Reputation: 343
Good afternoon everyone, I have a problem to clear special characters in a string column of the dataframe, I just want to remove special characters like html components, emojis and unicode errors, for example \u2013
.
does anyone have an regular expression to help me? Or any suggestions on how to treat this problem?
input:
i want to remove 😃 and codes "\u2022"
expected output:
i want to remove and codes
I tried:
re.sub('[^A-Za-z0-9 \u2022]+', '', nome)
regexp_replace('nome', '\r\n|/[\x00-\x1F\x7F]/u', ' ')
df = df.withColumn( "value_2", F.regexp_replace(F.regexp_replace("value", "[^\x00-\x7F]+", ""), '""', '') )
df = df.withColumn("new",df.text.encode('ascii', errors='ignore').decode('ascii'))
tried some solutions but none recognizes the character "\u2013", has anyone experienced this?
Upvotes: 3
Views: 2476
Reputation: 32700
You can use this regex to remove all unicode caracters from the column with regexp_replace
function. Then remove extra double quotes that can remain:
import pyspark.sql.functions as F
df = spark.createDataFrame([('i want to remove 😃 and codes "\u2022"',)], ["value"])
df = df.withColumn(
"value_2",
F.regexp_replace(F.regexp_replace("value", "[^\x00-\x7F]+", ""), '""', '')
)
df.show(truncate=False)
#+---------------------------------+----------------------------+
#|value |value_2 |
#+---------------------------------+----------------------------+
#|i want to remove 😃 and codes "•"|i want to remove and codes |
#+---------------------------------+----------------------------+
Upvotes: 2
Reputation: 856
import re
L=re.findall(r"[^😃•]+", "abdasfrasdfadfs😃adfaa😃•sdf•adsfasfasfasf")
print(L) # prints ['abdasfrasdfadfs', 'adfaa', 'sdf', 'adsfasfasfasf']
So to remove the smiley and bullet emoji(\u2022), You apply that pattern above, call findall method, and then join the returned list.
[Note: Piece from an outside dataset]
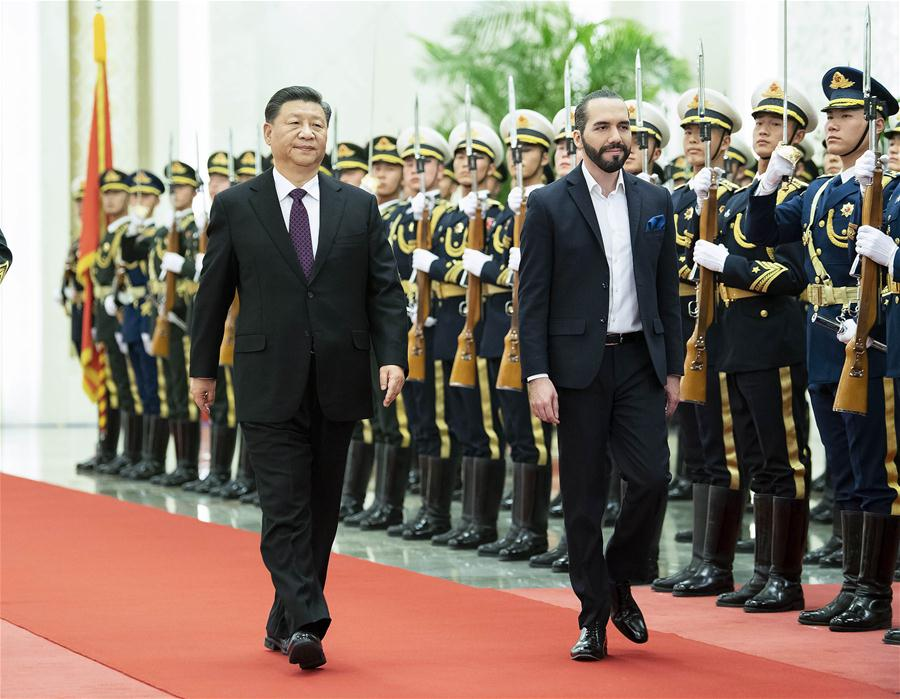 CHINA-BEIJING-XI JINPING-EL SALVADOR-PRESIDENT-TALKS (CN)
Like below:
import re
given_string = "😃Your input• string 😃"
result_string = "".join(re.findall(r"[^😃•]+", given_string))
print(result_string) #prints 'Your input string '
if you know unicode number of emojis you can replace emojis with unicode number like below:
result_string = "".join(re.findall(r"[^😃\u2022]+", given_string))
Upvotes: 0